Start of MATERIAL FOR THIS TASK

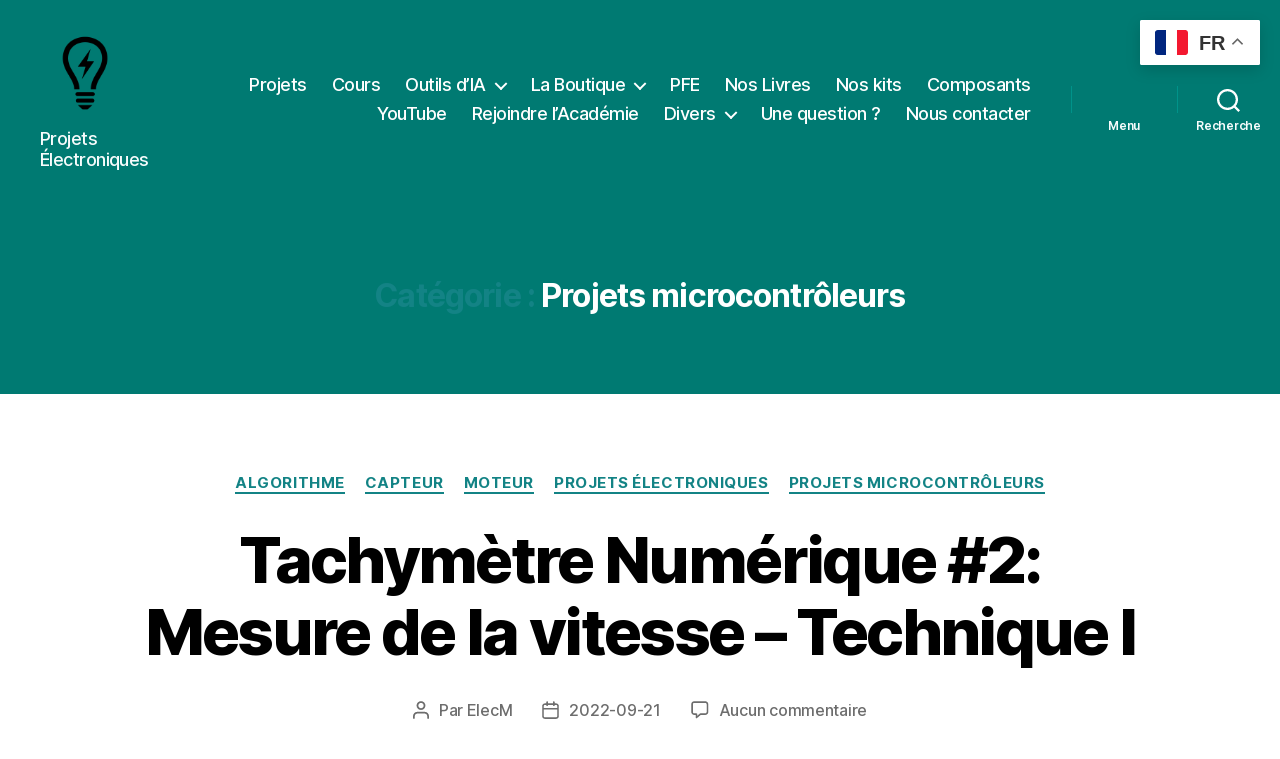

--- FILE ---
content_type: text/html; charset=utf-8
request_url: https://www.google.com/recaptcha/api2/aframe
body_size: 182
content:
<!DOCTYPE HTML><html><head><meta http-equiv="content-type" content="text/html; charset=UTF-8"></head><body><script nonce="cgL0w_309Ohk2FcukxZDrA">/** Anti-fraud and anti-abuse applications only. See google.com/recaptcha */ try{var clients={'sodar':'https://pagead2.googlesyndication.com/pagead/sodar?'};window.addEventListener("message",function(a){try{if(a.source===window.parent){var b=JSON.parse(a.data);var c=clients[b['id']];if(c){var d=document.createElement('img');d.src=c+b['params']+'&rc='+(localStorage.getItem("rc::a")?sessionStorage.getItem("rc::b"):"");window.document.body.appendChild(d);sessionStorage.setItem("rc::e",parseInt(sessionStorage.getItem("rc::e")||0)+1);localStorage.setItem("rc::h",'1769718144156');}}}catch(b){}});window.parent.postMessage("_grecaptcha_ready", "*");}catch(b){}</script></body></html>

End of MATERIAL FOR THIS TASK

Give the number of lines in the records above that contain the word "html". Reply with that number alone.

> [TASK ANSWER]:
2